Goal A
In the scene-based reasoning entries, from the line with "Is point 489,270" up to and including the final line of the entries, swap "nearest" for "closest" and reproduce those lines with no other change.
-- Start Page text --
If you are looking for a new tank, feel free to check my aquarium recommendations. I made sure to include plenty of tanks of different sizes. I also reviewed the particular tank that I use to get a better understanding of the information given.

3. Feed Your Fish Properly

I highly suggest that you ensure the fish in your tank are appropriately fed. Most species eat two to three times a day. You can even use an automatic feeder to ensure that the inhabitants of your ghost shrimp tank do not starve. I personally use the Zacro Automatic Fish Feeder (link to Amazon).

If some of your fish are nocturnal, try to adjust the feeding routine accordingly. Otherwise, if the fish keep rising every night to find that all the food is gone, they will turn against your ghost shrimp because they are such an easy target.

4. Adjust Preexisted Territories

Some fish will attack and eat ghost shrimp because they are territorial. You can solve this problem by making sure that the shrimp are added to the tank first.[6] If the fish are allowed to live in the tank for a long time before the shrimp arrives, they will regard the tank as their territory.

This will compel them to perceive the shrimp as intruders. Adding the shrimp first allows them to establish their territory before the fish arrive. It would help if you also considered adding the fish to the aquarium while they are still young. This allows them to grow accustomed to the shrimp. 

If you have a tank that ghost shrimp and adult fish already inhabit, and the adult fish have started attacking the ghost shrimp, take both species out and re-arrange the aquarium. This will destroy any territories the fish are trying to defend. The tactic may also disorient them for a while, giving the shrimp some breathing room.

Are Ghost Shrimp Aggressive Towards Fish?
-- End Page text --
-- Start Data in this exercise --
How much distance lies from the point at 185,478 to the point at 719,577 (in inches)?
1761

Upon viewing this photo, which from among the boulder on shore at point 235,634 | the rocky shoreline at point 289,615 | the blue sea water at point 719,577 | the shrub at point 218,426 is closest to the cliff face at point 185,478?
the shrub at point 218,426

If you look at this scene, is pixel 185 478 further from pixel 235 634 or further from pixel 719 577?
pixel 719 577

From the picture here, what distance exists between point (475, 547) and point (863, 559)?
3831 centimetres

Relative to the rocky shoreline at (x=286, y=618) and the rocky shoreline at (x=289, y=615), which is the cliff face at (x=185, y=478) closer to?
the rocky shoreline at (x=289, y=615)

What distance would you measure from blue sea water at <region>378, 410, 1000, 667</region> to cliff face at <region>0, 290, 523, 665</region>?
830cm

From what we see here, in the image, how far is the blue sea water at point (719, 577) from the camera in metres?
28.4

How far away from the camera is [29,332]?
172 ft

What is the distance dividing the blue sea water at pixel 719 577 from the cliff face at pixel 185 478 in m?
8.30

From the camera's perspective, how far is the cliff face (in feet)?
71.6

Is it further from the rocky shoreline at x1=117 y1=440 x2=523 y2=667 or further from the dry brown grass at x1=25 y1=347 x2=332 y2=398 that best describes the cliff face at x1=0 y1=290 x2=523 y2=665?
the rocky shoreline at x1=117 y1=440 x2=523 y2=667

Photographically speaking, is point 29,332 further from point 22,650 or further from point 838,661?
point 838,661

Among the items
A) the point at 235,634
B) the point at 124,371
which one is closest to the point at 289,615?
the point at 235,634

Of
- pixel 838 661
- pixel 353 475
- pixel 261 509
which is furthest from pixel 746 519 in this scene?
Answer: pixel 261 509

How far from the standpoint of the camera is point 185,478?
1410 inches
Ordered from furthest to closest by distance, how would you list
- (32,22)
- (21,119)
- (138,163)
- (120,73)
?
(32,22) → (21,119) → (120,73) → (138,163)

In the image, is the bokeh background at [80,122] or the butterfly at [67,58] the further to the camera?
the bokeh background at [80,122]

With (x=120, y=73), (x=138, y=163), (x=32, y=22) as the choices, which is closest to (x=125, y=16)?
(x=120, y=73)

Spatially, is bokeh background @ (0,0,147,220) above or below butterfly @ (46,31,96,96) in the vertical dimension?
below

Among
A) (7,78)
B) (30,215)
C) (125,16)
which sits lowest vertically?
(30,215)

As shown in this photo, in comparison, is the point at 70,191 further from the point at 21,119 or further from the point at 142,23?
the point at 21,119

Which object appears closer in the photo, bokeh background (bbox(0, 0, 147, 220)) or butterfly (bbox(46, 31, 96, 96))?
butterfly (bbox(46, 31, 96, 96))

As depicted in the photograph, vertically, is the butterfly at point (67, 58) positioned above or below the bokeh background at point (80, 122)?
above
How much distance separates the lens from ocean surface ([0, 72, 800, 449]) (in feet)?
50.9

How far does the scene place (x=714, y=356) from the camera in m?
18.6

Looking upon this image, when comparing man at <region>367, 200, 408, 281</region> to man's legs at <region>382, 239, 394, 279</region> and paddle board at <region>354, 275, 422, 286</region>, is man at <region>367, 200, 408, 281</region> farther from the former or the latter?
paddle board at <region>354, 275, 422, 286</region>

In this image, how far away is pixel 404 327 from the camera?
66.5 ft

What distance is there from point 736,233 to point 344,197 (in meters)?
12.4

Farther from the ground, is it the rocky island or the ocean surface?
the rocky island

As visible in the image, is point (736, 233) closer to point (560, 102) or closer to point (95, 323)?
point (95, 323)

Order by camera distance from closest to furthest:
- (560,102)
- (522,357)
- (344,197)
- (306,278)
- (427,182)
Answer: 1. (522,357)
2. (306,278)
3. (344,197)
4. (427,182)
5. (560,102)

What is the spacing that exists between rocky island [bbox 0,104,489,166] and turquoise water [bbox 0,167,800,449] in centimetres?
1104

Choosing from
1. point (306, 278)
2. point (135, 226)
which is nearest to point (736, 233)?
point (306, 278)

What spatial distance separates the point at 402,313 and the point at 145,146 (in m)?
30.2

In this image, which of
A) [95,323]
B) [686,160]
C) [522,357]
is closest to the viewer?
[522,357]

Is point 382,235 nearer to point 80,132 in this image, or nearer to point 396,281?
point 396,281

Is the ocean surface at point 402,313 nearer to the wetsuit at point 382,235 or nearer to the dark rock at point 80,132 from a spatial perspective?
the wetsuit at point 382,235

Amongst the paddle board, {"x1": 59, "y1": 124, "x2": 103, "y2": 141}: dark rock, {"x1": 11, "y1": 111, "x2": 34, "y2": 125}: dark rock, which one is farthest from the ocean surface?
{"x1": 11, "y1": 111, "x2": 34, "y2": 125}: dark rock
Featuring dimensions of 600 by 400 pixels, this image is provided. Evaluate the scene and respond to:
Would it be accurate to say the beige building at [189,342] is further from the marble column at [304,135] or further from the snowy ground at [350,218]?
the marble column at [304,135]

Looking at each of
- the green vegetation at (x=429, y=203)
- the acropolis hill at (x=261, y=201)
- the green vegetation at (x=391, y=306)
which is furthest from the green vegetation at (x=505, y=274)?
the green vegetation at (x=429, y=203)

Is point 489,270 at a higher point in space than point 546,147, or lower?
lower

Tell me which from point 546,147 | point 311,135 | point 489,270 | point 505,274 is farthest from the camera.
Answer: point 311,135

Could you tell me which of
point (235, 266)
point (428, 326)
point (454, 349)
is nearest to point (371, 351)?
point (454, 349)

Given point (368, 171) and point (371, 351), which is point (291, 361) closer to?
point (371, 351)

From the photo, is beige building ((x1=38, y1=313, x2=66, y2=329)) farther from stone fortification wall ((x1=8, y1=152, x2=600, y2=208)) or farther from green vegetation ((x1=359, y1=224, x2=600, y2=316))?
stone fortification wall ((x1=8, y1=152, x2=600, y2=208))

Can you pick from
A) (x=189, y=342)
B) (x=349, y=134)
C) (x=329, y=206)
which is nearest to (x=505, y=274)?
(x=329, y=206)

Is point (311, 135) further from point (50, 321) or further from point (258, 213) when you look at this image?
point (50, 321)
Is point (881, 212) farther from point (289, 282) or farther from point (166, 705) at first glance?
-- End Data in this exercise --
Goal B
Print the passage of the ghost shrimp text from "3. Feed Your" up to and including "(link to Amazon).", without altering it.

Correct answer A
Is point 489,270 at a higher point in space than point 546,147, or lower?
lower

Tell me which from point 546,147 | point 311,135 | point 489,270 | point 505,274 is farthest from the camera.
Answer: point 311,135

Could you tell me which of
point (235, 266)
point (428, 326)
point (454, 349)
is closest to point (371, 351)?
point (454, 349)

Given point (368, 171) and point (371, 351), which is point (291, 361) closer to?
point (371, 351)

From the photo, is beige building ((x1=38, y1=313, x2=66, y2=329)) farther from stone fortification wall ((x1=8, y1=152, x2=600, y2=208)) or farther from green vegetation ((x1=359, y1=224, x2=600, y2=316))?
stone fortification wall ((x1=8, y1=152, x2=600, y2=208))

Can you pick from
A) (x=189, y=342)
B) (x=349, y=134)
C) (x=329, y=206)
which is closest to (x=505, y=274)?
(x=329, y=206)

Is point (311, 135) further from point (50, 321) or further from point (258, 213) when you look at this image?
point (50, 321)
Is point (881, 212) farther from point (289, 282) or farther from point (166, 705) at first glance?

Correct answer B
3. Feed Your Fish Properly

I highly suggest that you ensure the fish in your tank are appropriately fed. Most species eat two to three times a day. You can even use an automatic feeder to ensure that the inhabitants of your ghost shrimp tank do not starve. I personally use the Zacro Automatic Fish Feeder (link to Amazon).